After the act was passed, planning for the new bridge commenced swiftly. By October 1929, the state had declared a proposal for a $25 million bond issue aimed at funding the construction of five major bridges within Kentucky, including one at the Tyrone location. Constructed between 1931 and 1932 by the Virginia Bridge Company, the Tyrone Bridge originally operated as a tolled crossing. This toll system remained in place until it was ceremoniously discontinued on August 25, 1945.
In 2006, the bridge was temporarily closed to facilitate a comprehensive $5.5 million rehabilitation. This extensive project involved the expansion of the bridge deck by two feet to accommodate wider traffic lanes, a complete replacement of the bridge’s surface, and the installation of new railing that matched the bridge’s original design.

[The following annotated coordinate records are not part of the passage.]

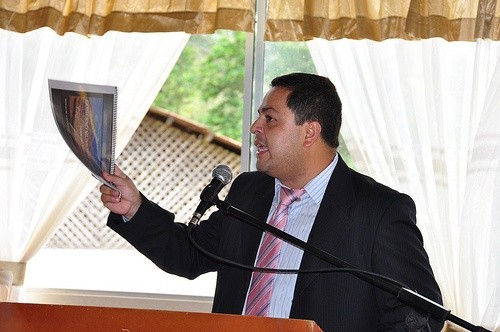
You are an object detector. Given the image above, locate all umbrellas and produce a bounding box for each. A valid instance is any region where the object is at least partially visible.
[0,0,500,181]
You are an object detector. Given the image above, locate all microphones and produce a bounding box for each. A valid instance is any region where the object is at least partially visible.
[188,164,233,231]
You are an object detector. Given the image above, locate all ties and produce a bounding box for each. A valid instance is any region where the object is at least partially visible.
[245,186,307,316]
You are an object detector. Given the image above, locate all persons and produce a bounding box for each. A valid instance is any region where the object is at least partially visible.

In the crisp days of early fall, I traversed Kentucky’s Bluegrass region, camera in hand, to document the impressive bridges arched over the Kentucky River. From the historical breadth of the Camp Nelson Bridge to the engineering triumph of the High Bridge, and from the towering presence of Young’s High Bridge to the functional grace of the Tyrone Bridge, each crossing revealed a chapter of history where human ingenuity met the challenges of nature. These bridges, born from the industrial push of the Gilded Age and the progress promised by the Good Roads Movement, now stand quietly assertive against the changing leaves—a subtle reminder of past ambitions and the timeless flow of the river they span. My photographic journey captured not just the structural grandeur of these crossings, but also the serene beauty of a region where history is written in iron and stone against the canvas of the Kentucky landscape.